Yellow Porcelain Anemone Crabs are not common and after finding the first specimens and looking in several hundred anemones we have only found five specimens in Tanzanian waters.  Compared to the more common Porcelain Anemone Crab, Neopetrolisthes maculatus which often sits on the top of anemones, they are far more reclusive and have always been under the edge of the anemone.

Yellow Porcelain Anemone Crab, Neopetrolisthes alobatus

HABITAT

The Yellow Porcelain Anemone Crabs are found on coral and rock reefs across the Indo Pacific area.

DIET

Yellow Porcelain Anemone Crab are filter feeders and filter plankton out the water. They are also said to eat mucus given off by the anemone and clean up any debris from within the tentacles. Small pieces of debris and planktonic organisms are filtered out of the water table by repeated fast movements with the fan. The fans are retracted back towards the mouth and the particles are eaten.

Yellow Porcelain Anemone Crab, Neopetrolisthes alobatus

REPRODUCTION

As with most crustaceans, the eggs are fertilised by the male and are carried under the body of the female. Once they hatch the larvae go through a planktonic stage before settling down and growing into their adult form.

AQUARIUMS

Yellow Porcelain Anemone Crab could be kept in an aquarium. Because they are filter feeders they are quite peaceful. Although they do not necessarily require an anemone as a host, they are happier if they have one. Because they also eat mucus from an anemone this helps provides a more natural diet.

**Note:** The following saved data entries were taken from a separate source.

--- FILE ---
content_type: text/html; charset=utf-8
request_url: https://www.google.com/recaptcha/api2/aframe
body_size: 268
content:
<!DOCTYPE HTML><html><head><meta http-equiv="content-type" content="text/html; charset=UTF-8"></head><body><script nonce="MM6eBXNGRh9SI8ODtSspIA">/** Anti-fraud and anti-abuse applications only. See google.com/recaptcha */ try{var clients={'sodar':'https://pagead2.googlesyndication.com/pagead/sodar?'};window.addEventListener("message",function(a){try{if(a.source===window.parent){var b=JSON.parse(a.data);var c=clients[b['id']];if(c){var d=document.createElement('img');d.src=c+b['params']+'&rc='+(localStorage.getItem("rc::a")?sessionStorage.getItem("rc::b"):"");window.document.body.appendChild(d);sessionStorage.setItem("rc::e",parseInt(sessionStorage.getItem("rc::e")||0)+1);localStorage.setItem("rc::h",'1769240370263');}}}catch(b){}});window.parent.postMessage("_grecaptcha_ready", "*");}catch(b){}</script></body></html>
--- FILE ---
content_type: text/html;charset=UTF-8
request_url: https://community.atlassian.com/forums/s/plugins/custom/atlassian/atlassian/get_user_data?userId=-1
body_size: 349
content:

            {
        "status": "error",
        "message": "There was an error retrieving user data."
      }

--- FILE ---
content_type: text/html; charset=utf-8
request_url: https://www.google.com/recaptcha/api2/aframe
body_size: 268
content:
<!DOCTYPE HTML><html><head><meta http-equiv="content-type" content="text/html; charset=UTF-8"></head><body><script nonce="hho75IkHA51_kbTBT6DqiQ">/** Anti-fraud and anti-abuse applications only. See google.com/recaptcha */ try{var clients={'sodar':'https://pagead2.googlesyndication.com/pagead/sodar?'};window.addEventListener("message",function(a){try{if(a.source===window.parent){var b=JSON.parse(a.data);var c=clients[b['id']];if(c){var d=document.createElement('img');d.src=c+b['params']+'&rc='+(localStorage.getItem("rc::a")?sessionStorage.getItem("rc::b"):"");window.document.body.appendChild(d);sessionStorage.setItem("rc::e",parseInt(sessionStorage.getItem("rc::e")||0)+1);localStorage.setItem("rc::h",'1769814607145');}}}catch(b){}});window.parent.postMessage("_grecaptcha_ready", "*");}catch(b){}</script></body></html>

While they are unlikely to obtain sufficient planktonic food in an aquarium it is possible to supplement their diet. They can be hand fed with flakes or pellets. Alternatively food can be left in close proximity to them. Brine shrimp can also be drop fed down a tube placed in proximity to them.

YELLOW PORCELAIN ANEMONE CRAB CLASSIFICATION

Kingdom:Animalia
Phylum: Arthropoda
Subphylum:Crustacea
Class: Malacostraca
Order: Decapoda
Infraorder:Anomura
Superfamily:Galatheoidea
Family: Porcellanidae
Genus: Neopetrolisthes
Species: N. alobatus

LITERATURE CITED

Assistance in identifying the species kindly provided by Gregory Jensen

There seems to be little literature on this species.